GettingAndCleaningDataCourseProject

This project demonstrates the student's ability to retrieve and clean data.

Data Used

Original data may be found here: http://archive.ics.uci.edu/ml/datasets/Human+Activity+Recognition+Using+Smartphones

Mirror to data directly: https://d396qusza40orc.cloudfront.net/getdata%2Fprojectfiles%2FUCI%20HAR%20Dataset.zip

Data Created

As instructed, the script does the following (not necessarily in this exact order):

  1. Merges the training and the test sets to create one data set.

  2. Extracts only the measurements on the mean and standard deviation for each measurement.

  3. Uses descriptive activity names to name the activities in the data set

  4. Appropriately labels the data set with descriptive variable names.

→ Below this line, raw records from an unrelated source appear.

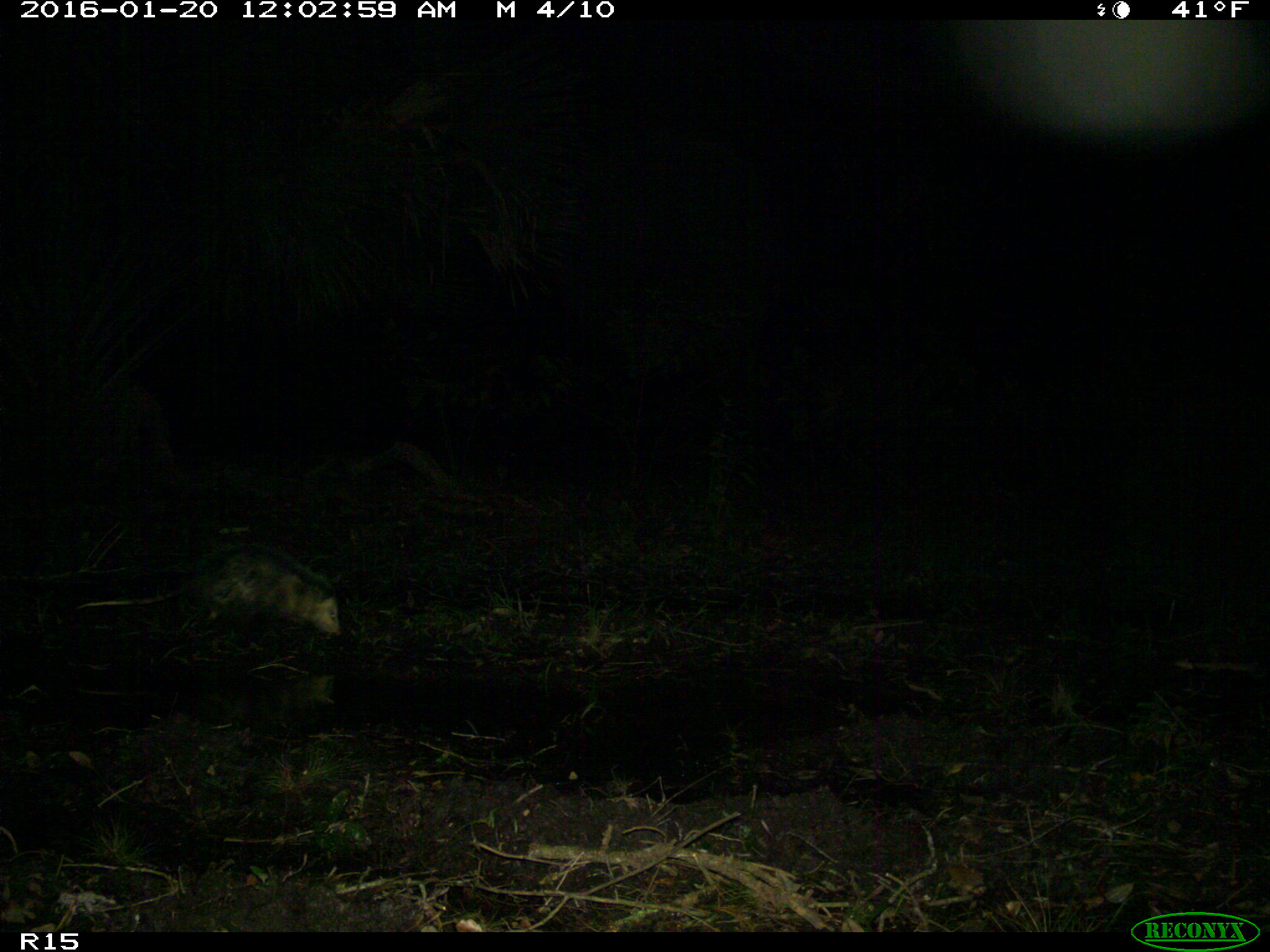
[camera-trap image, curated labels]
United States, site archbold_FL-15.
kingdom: Animalia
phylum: Chordata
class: Mammalia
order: Didelphimorphia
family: Didelphidae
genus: Didelphis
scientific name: Didelphis virginiana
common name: virginia opossum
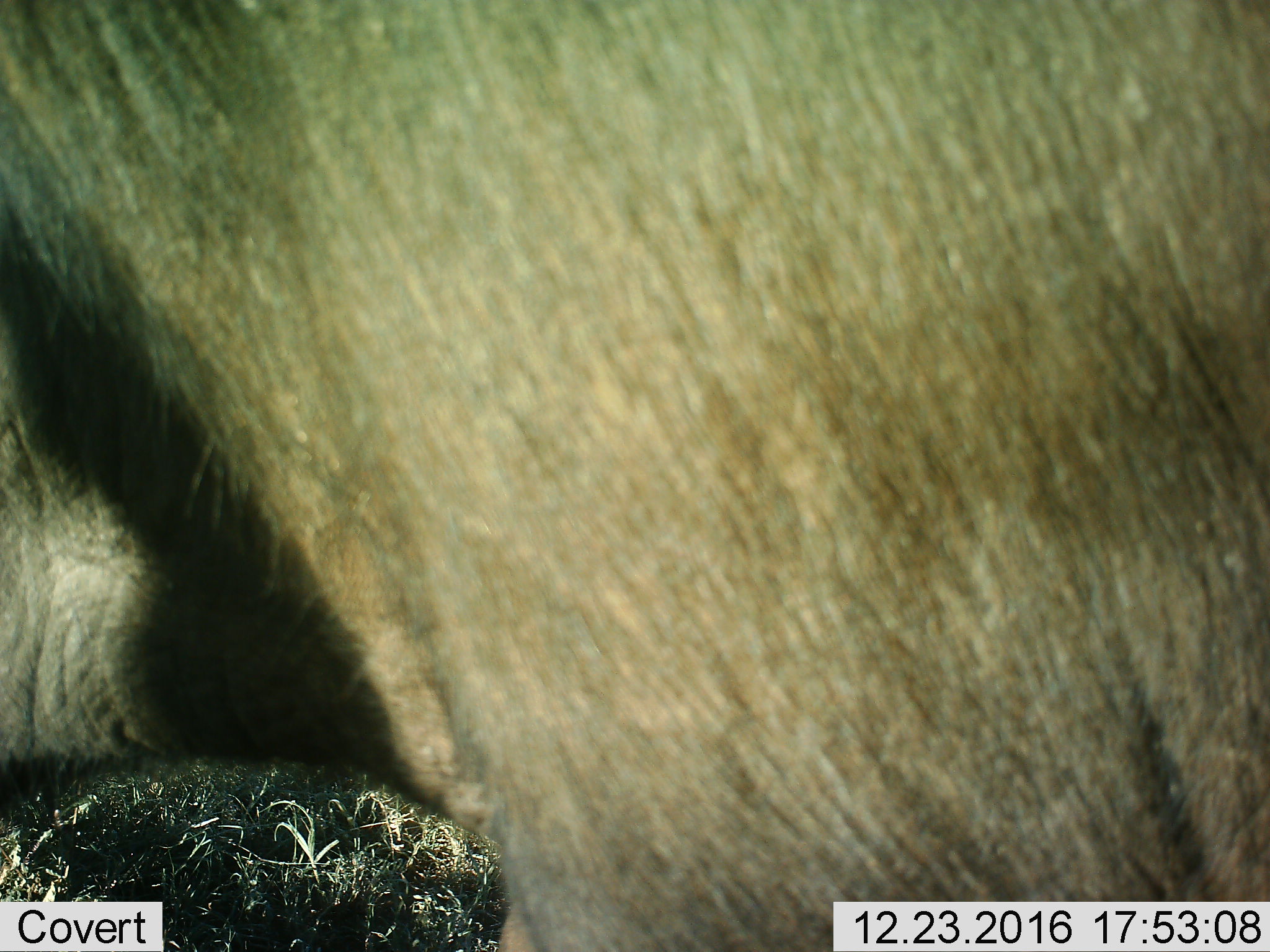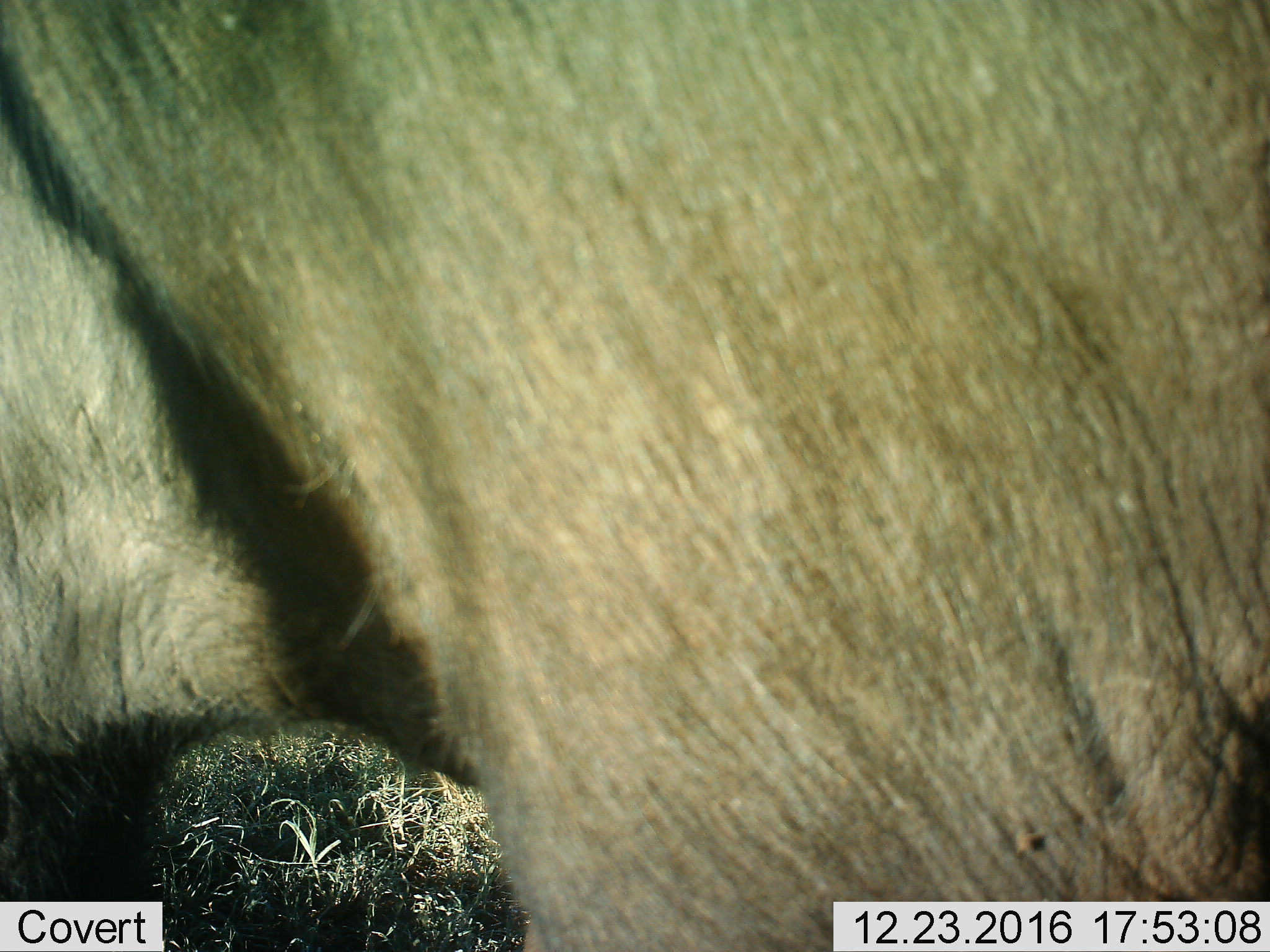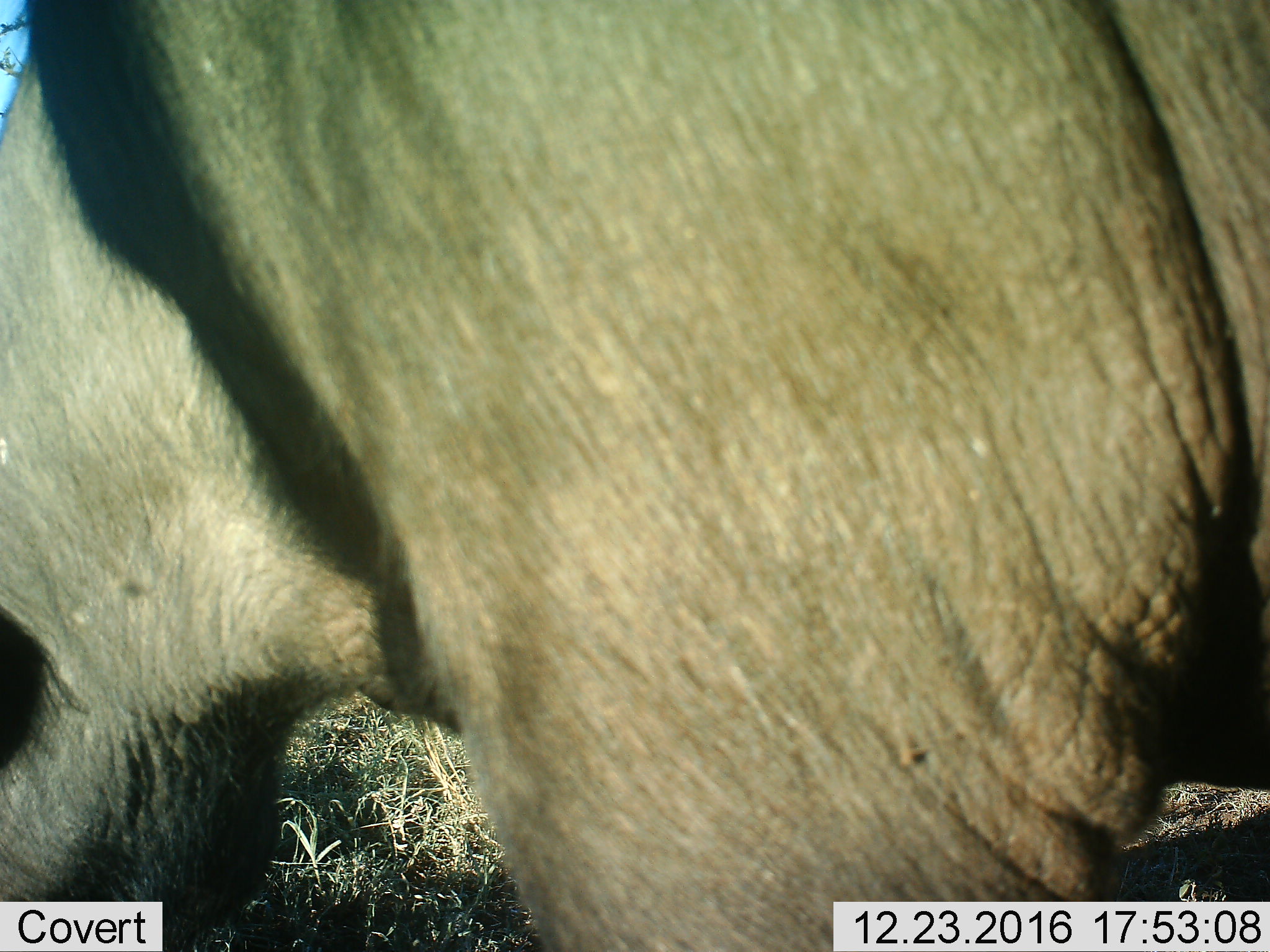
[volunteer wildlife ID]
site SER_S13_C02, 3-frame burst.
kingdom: Animalia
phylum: Chordata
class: Mammalia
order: Artiodactyla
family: Bovidae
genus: Connochaetes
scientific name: Connochaetes taurinus taurinus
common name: blue wildebeest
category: wildebeestblue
Wildebeestblue (blue wildebeest) (Connochaetes taurinus taurinus), count 1. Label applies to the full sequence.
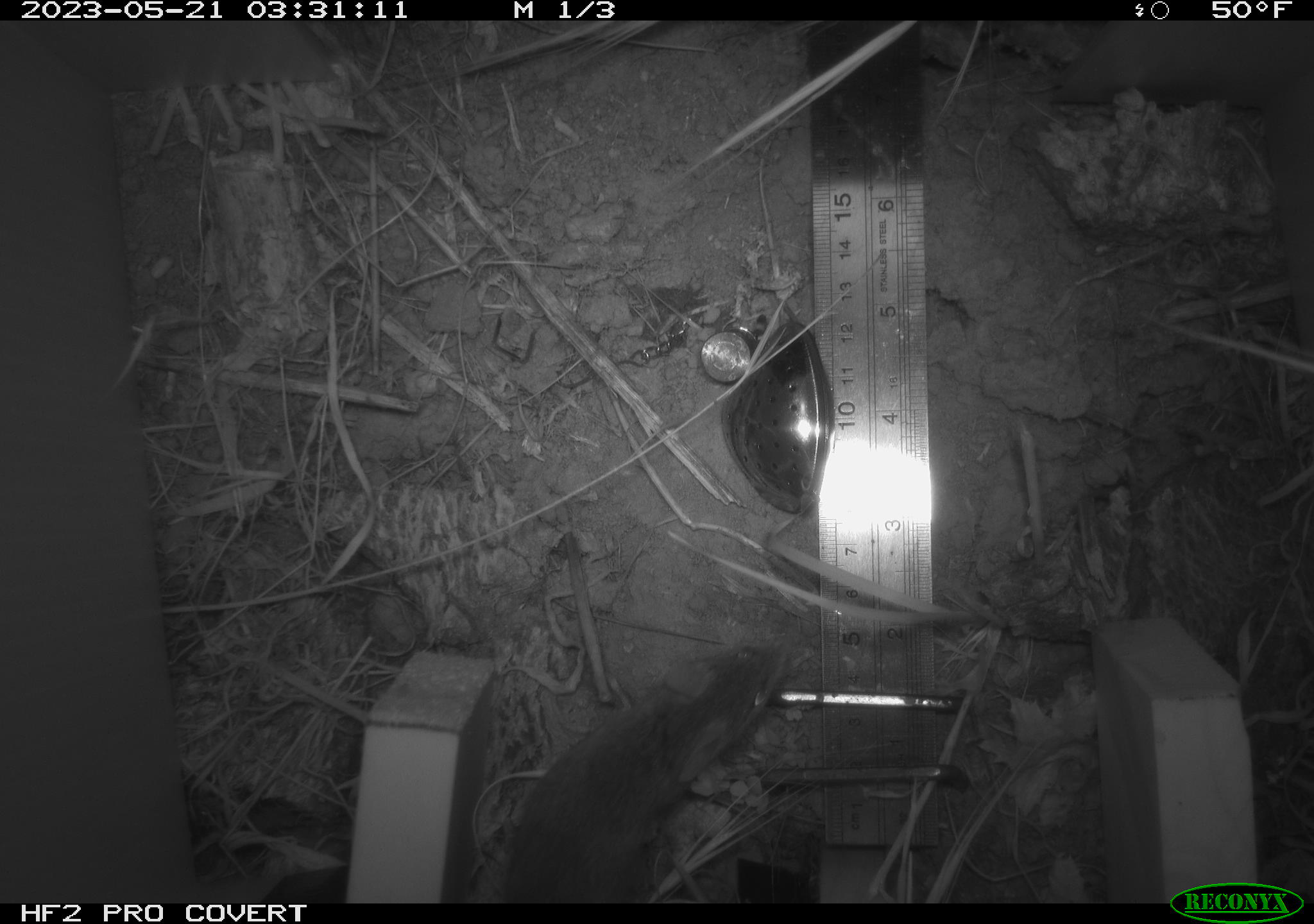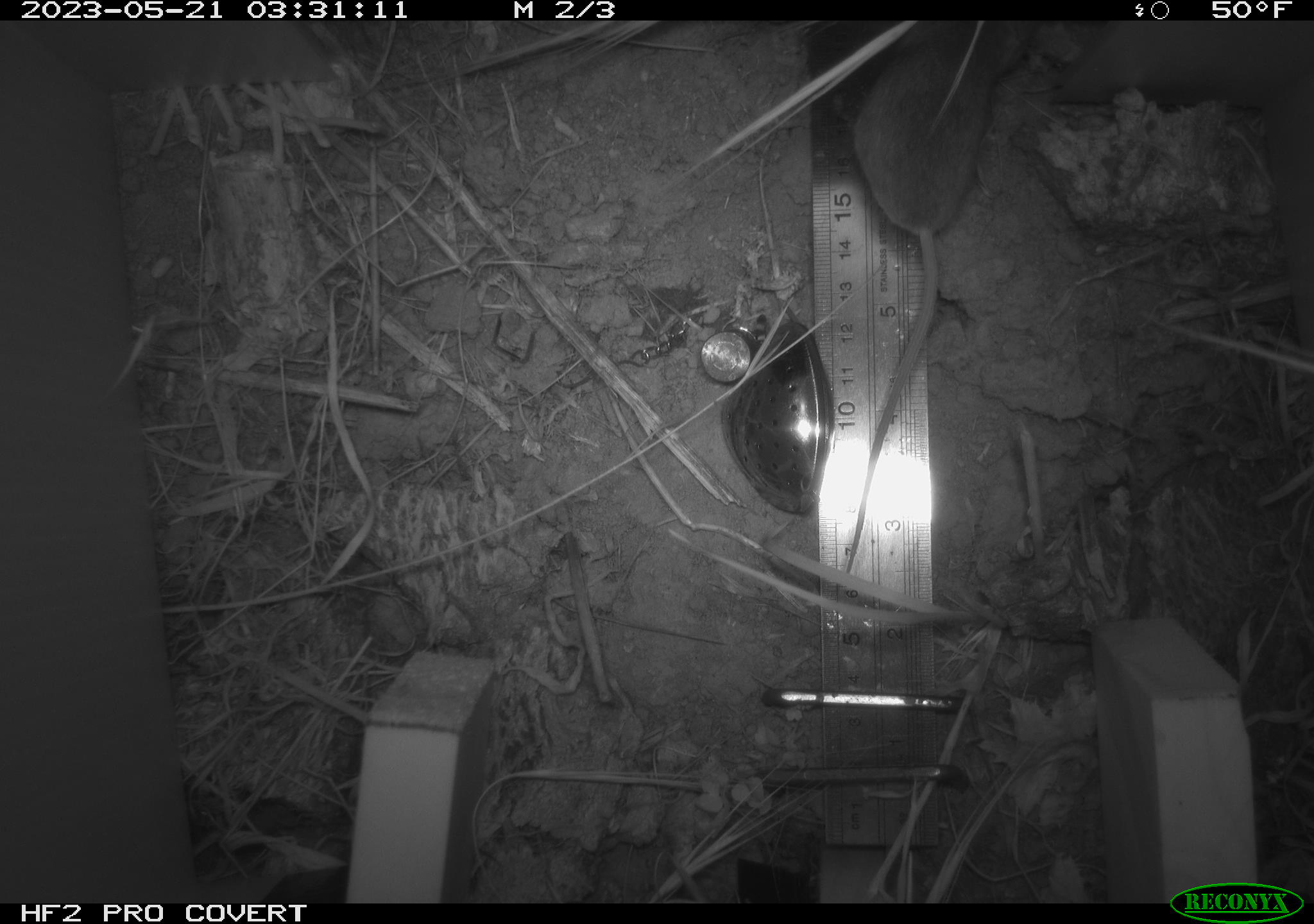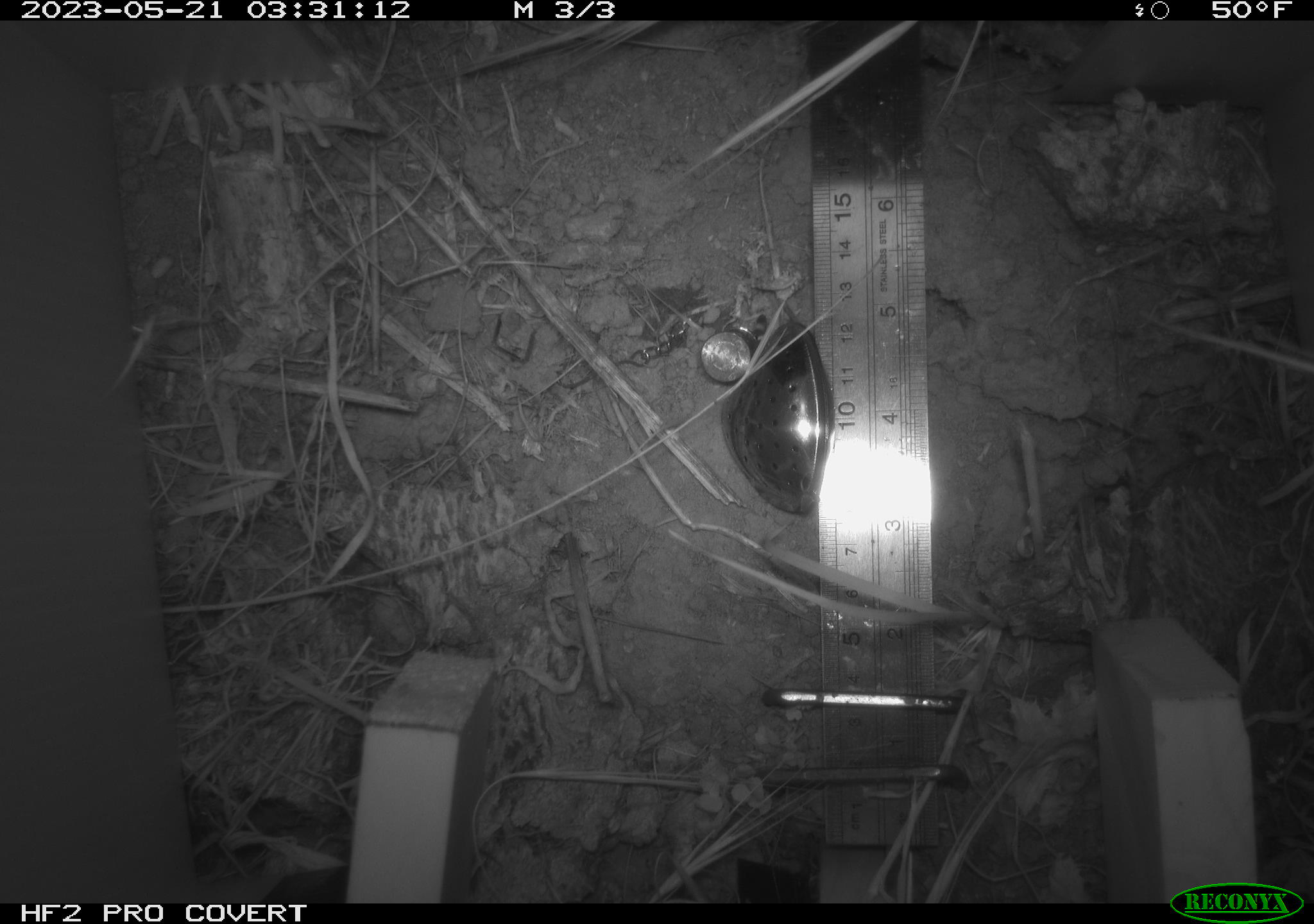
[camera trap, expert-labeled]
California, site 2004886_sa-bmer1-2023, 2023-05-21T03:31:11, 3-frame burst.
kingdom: Animalia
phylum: Chordata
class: Mammalia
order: Rodentia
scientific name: Rodentia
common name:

  5. From the data set in step 4, creates a second, independent tidy data set with the average of each variable for each activity and each subject.

The final dataset is called "tidy_data" in memory.

Assumptions

  • Step 5 seems pretty unclear, my assumption is that the tidy data set should provide the averages of each variable (features) grouped first by subject, then by activity. This provides the average sensor data for that subject/activity. This is a bit confusing since the feature is already a mean so I have also made the assumption that it is a mean of multiple sensors or a mean over the interval of capture.

Steps to Use

Clone the git repo and set the R working directory at the top level Create a folder named data in the working directory Download the dataset to the data directory Source the script run_analysis.R Use the tidy data!

Notes About the Assignment

The tidy_data set was considered "limited" by one previous reviewer though others said it was fine. I believe this to be due to the wording of the assignment that it is unclear. Many students produced multiple files/datasets to compensate but I believe this analysis is one of several acceptable solutions and satisfies the main goals of tidiness.